August 11, 2016 · 8:56 pm
As part of a series of classes I will be giving on Regency life, using objects rather just pictures, I am reconstructing various objects that are either very rare or only survive in pictures. One of the strangest is the Weymouth Cyclorama.


In the collections at Weymouth Museum is a small cardboard box containing a roll of paper. The paper roll consists of a series of printed views of the Dorset coast, which have been stuck together on a linen backing to give a continuous picture of the coast from Portland Bill to Lulworth Cove as seen from the sea. From the steamships that are shown off Weymouth, I would date the roll to about 1825-30. It must have been part of a very expensive tourist souvenir.

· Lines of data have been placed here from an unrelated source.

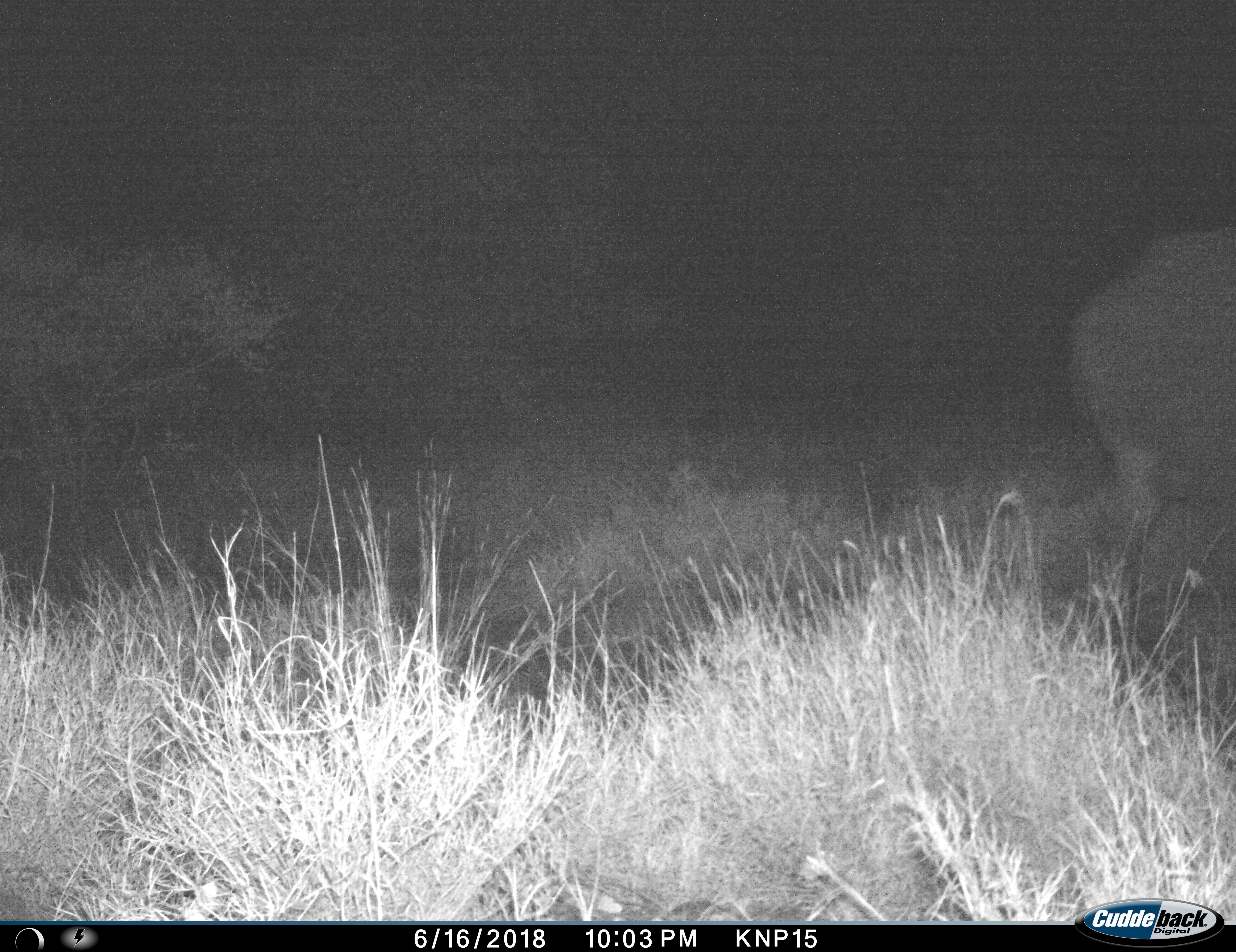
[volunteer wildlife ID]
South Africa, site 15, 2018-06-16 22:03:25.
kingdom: Animalia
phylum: Chordata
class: Mammalia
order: Proboscidea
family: Elephantidae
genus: Loxodonta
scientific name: Loxodonta africana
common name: african bush elephant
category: elephant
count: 1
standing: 20%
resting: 0%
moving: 100%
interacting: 0%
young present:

The box lid describes it as a Cycloramique View of Weymouth Bay, and incudes a drawing of the viewer. Clearly it was intended to turn the roll so the pictures moved in front of the viewer as though they were passing along the coast.
I naturally wanted to reconstruct the viewer.

From high quality scans of the cyclorama images I was able to print off all the images and mount them together in a single strip. Even at ten centimetres high the strip was nearly four metres long.

Then it was necessary to reconstruct the turning mechanism, I had no idea of how the original worked, but after several sessions of trial and error I created this.

The surrounding box both contains the winding mechanism and holds it at a suitable distance from the viewers eyes. An internal partition gives a suitable frame for the view.

The box was finally decorated and, by tuning the knobs, you can experience a voyage along the Dorset coast as it would have been nearly two hundred years ago.